### [Your task]
Nothing but the lines from the one containing "What is the measurable" through the last line of the records below should be copied, exactly and without pictures.

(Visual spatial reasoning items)
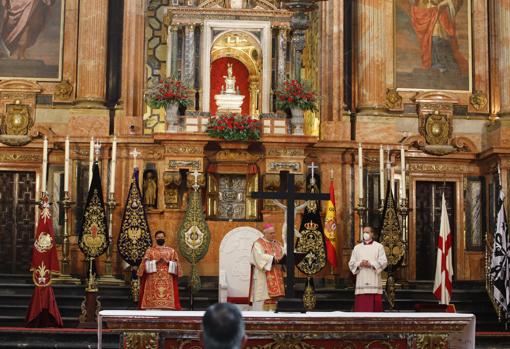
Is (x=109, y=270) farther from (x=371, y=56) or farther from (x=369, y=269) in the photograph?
(x=371, y=56)

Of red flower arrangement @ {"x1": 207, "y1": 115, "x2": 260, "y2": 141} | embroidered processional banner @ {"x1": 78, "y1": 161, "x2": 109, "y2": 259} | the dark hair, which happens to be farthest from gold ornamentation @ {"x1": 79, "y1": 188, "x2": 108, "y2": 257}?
the dark hair

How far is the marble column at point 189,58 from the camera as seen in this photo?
58.7 feet

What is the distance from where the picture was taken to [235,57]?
19.1 meters

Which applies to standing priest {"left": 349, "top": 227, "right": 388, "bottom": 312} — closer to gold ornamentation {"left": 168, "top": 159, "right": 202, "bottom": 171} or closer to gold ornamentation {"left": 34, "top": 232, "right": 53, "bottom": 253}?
gold ornamentation {"left": 168, "top": 159, "right": 202, "bottom": 171}

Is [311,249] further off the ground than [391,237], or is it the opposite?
[391,237]

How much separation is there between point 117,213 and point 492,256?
6.95m

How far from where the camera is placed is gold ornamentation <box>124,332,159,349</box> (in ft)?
34.1

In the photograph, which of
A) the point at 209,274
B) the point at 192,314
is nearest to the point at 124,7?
the point at 209,274

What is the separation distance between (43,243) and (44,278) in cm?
60

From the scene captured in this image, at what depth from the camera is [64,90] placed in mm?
18812

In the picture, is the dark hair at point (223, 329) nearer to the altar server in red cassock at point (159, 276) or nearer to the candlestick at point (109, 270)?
the altar server in red cassock at point (159, 276)

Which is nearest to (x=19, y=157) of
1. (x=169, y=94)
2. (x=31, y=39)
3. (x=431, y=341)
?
(x=31, y=39)

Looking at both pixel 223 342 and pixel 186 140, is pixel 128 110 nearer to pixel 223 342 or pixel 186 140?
pixel 186 140

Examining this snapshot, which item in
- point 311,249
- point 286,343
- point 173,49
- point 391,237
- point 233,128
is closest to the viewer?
point 286,343
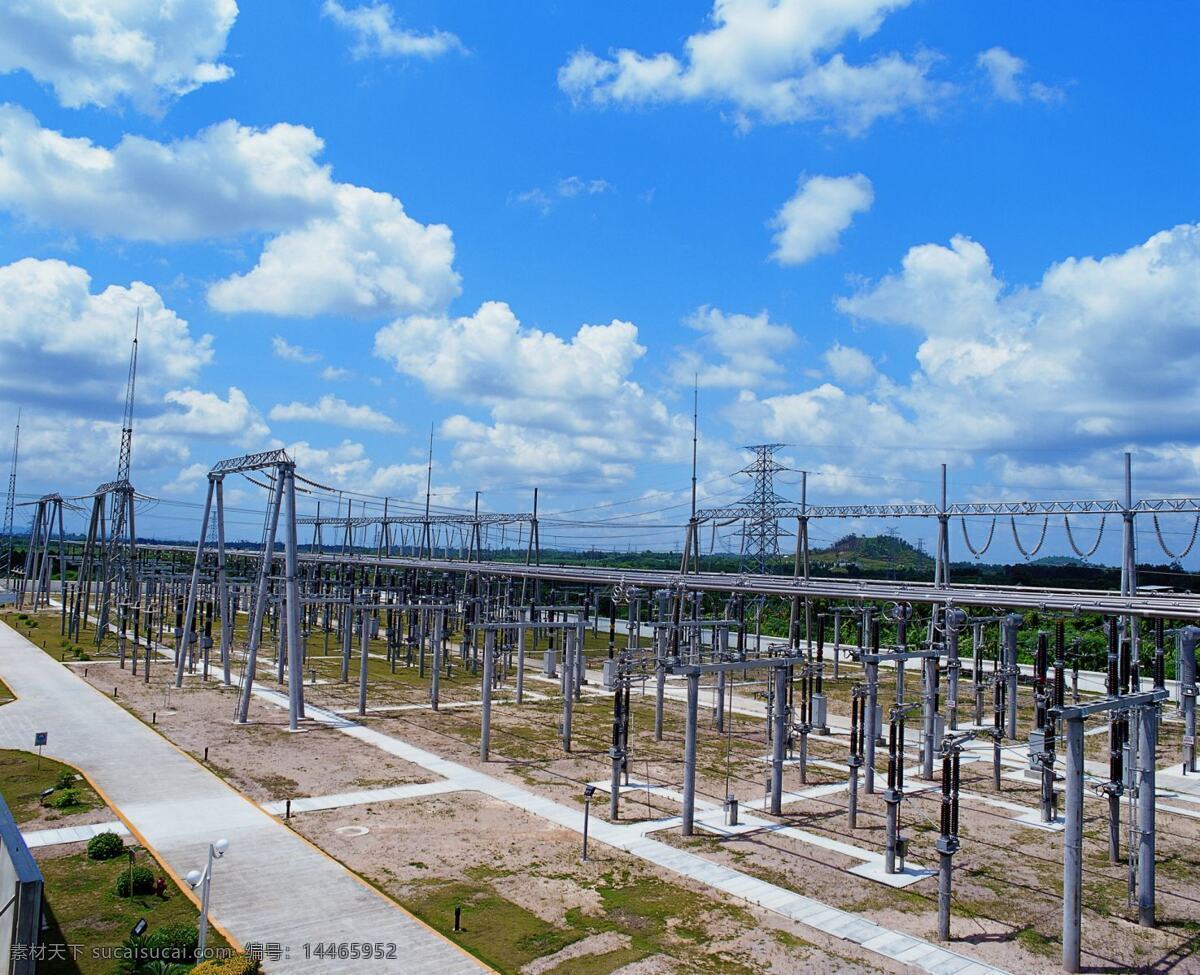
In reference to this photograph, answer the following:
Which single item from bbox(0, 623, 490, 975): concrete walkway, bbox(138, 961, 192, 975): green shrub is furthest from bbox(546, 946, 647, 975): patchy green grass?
bbox(138, 961, 192, 975): green shrub

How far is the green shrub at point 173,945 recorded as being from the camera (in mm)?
16812

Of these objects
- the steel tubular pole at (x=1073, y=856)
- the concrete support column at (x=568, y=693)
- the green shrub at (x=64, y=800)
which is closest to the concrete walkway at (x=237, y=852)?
the green shrub at (x=64, y=800)

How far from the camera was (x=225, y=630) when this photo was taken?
51219mm

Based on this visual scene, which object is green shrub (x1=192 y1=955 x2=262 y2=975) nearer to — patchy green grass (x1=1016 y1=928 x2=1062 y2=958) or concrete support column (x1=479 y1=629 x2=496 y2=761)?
patchy green grass (x1=1016 y1=928 x2=1062 y2=958)

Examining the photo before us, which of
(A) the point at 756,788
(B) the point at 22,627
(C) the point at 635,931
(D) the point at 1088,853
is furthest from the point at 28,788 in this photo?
(B) the point at 22,627

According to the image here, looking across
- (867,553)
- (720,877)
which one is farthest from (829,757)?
(867,553)

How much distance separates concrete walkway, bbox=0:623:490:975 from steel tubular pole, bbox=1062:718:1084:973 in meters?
11.9

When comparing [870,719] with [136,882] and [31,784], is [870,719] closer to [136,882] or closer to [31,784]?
[136,882]

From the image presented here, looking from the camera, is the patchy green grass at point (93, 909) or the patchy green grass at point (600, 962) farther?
the patchy green grass at point (600, 962)

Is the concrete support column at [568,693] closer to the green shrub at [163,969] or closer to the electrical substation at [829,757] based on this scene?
the electrical substation at [829,757]

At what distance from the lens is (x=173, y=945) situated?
55.7ft

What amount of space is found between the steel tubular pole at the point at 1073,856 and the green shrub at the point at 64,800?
87.4 feet

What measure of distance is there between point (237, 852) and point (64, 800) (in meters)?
7.52

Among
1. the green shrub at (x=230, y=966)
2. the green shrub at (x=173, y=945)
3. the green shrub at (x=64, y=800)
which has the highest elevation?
the green shrub at (x=230, y=966)
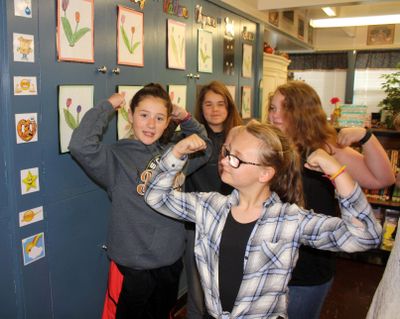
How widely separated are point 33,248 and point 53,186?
28 cm

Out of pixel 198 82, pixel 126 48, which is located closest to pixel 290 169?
pixel 126 48

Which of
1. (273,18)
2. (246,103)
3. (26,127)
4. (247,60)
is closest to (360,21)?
(273,18)

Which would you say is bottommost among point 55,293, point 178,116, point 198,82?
point 55,293

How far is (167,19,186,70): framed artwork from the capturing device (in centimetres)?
248

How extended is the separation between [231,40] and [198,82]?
720 millimetres

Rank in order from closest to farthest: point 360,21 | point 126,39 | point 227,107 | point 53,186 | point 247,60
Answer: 1. point 53,186
2. point 126,39
3. point 227,107
4. point 247,60
5. point 360,21

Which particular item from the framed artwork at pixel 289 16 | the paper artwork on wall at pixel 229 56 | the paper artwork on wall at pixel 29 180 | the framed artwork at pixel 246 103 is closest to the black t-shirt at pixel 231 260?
the paper artwork on wall at pixel 29 180

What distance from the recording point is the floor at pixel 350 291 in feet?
9.38

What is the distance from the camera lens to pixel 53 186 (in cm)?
176

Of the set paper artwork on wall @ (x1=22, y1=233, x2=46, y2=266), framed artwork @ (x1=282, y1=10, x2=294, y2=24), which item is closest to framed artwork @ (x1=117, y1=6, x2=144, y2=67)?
paper artwork on wall @ (x1=22, y1=233, x2=46, y2=266)

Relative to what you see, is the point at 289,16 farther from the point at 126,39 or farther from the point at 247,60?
the point at 126,39

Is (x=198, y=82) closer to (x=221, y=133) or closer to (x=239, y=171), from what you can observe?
(x=221, y=133)

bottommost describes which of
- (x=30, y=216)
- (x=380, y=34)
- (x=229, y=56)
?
(x=30, y=216)

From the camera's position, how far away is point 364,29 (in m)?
7.74
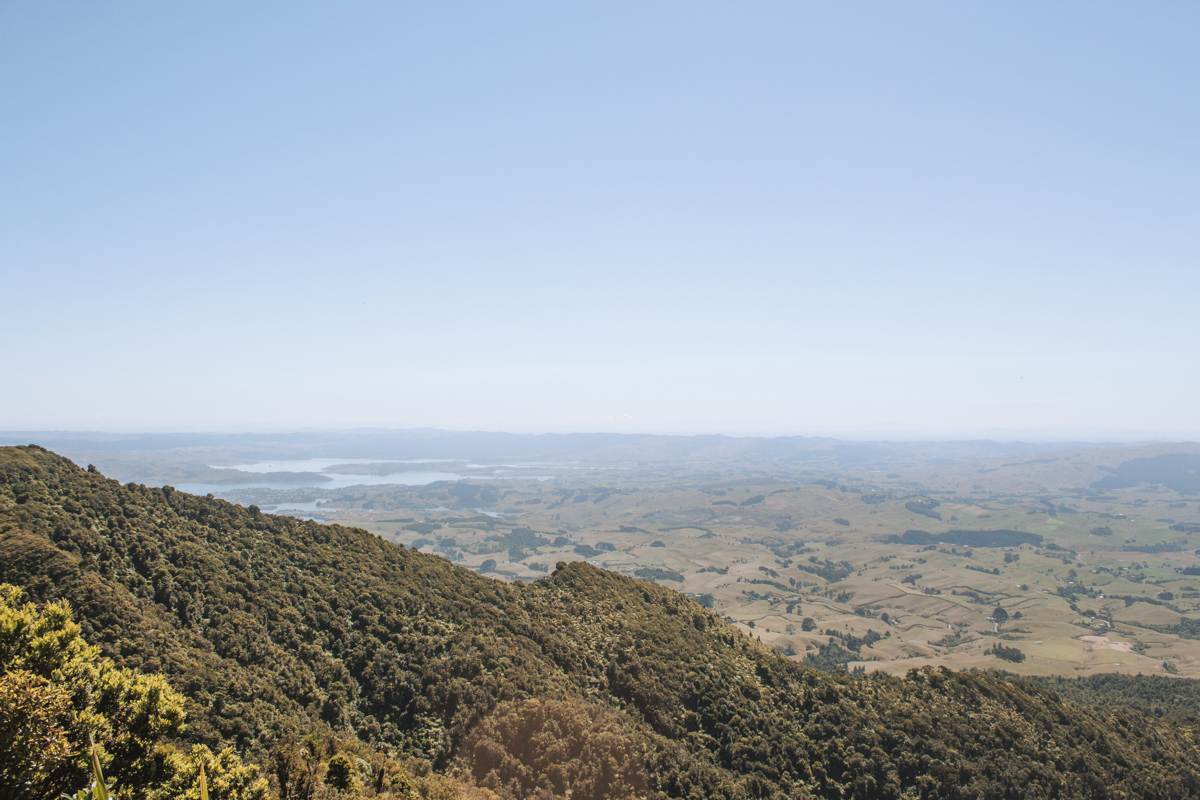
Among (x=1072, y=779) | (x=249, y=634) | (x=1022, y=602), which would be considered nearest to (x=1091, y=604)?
(x=1022, y=602)

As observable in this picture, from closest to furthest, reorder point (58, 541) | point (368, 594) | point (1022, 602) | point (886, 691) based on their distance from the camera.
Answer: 1. point (58, 541)
2. point (368, 594)
3. point (886, 691)
4. point (1022, 602)

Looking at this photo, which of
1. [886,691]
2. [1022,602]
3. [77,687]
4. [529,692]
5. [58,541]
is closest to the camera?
[77,687]

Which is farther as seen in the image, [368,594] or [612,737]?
[368,594]

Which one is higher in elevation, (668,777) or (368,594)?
(368,594)

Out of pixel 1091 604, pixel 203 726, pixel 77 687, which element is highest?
pixel 77 687

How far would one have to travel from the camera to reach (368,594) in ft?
129

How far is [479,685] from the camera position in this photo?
33344 millimetres

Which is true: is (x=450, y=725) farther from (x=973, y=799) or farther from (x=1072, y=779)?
(x=1072, y=779)

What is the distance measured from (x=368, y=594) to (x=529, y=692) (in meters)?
12.2

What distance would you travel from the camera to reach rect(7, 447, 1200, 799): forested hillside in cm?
2662

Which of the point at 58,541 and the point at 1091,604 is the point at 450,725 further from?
the point at 1091,604

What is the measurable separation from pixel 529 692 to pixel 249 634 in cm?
1401

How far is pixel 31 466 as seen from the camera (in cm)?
3669

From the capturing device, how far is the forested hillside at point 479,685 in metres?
26.6
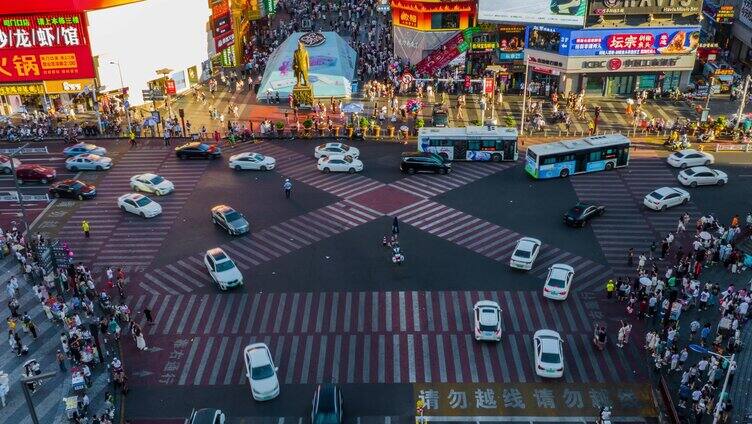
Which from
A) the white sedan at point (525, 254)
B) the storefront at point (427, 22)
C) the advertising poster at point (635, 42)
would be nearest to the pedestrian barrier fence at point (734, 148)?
the advertising poster at point (635, 42)

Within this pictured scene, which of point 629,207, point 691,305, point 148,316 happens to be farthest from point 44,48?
point 691,305

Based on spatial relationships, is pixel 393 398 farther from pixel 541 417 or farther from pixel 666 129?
pixel 666 129

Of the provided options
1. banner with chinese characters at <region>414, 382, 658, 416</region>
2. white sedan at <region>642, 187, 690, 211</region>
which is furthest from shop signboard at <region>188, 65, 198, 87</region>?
banner with chinese characters at <region>414, 382, 658, 416</region>

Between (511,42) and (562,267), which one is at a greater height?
(511,42)

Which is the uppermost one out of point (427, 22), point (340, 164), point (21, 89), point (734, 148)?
point (427, 22)

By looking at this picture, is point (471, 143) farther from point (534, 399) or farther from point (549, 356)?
point (534, 399)

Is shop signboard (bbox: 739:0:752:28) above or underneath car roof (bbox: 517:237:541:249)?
above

### [Exercise output]
What is the measurable separation from pixel 529 692 to pixel 249 634 in cm?
1401

How far is pixel 31 466 as seen from the camera (in cm)?
3669

From the capturing device, how far is the forested hillside at point 479,685 in metres?
26.6
Which from
A) the white sedan at point (525, 254)
B) the storefront at point (427, 22)
C) the advertising poster at point (635, 42)
would be nearest to the pedestrian barrier fence at point (734, 148)?
the advertising poster at point (635, 42)

Within this pictured scene, which of point 629,207, point 691,305, point 148,316 happens to be farthest from point 44,48?
point 691,305

Based on spatial relationships, is pixel 393 398 farther from pixel 541 417 or farther from pixel 666 129?
pixel 666 129

Of the provided options
1. banner with chinese characters at <region>414, 382, 658, 416</region>
2. white sedan at <region>642, 187, 690, 211</region>
which is furthest from shop signboard at <region>188, 65, 198, 87</region>?
banner with chinese characters at <region>414, 382, 658, 416</region>

Between (511,42) and (562,267), which one is at a greater height?
(511,42)

Which is the uppermost one out of point (427, 22), point (340, 164), point (21, 89), point (734, 148)?
point (427, 22)

By looking at this picture, is point (471, 143) farther from point (534, 399) or farther from point (549, 356)?
point (534, 399)

Is shop signboard (bbox: 739:0:752:28) above or underneath car roof (bbox: 517:237:541:249)?
above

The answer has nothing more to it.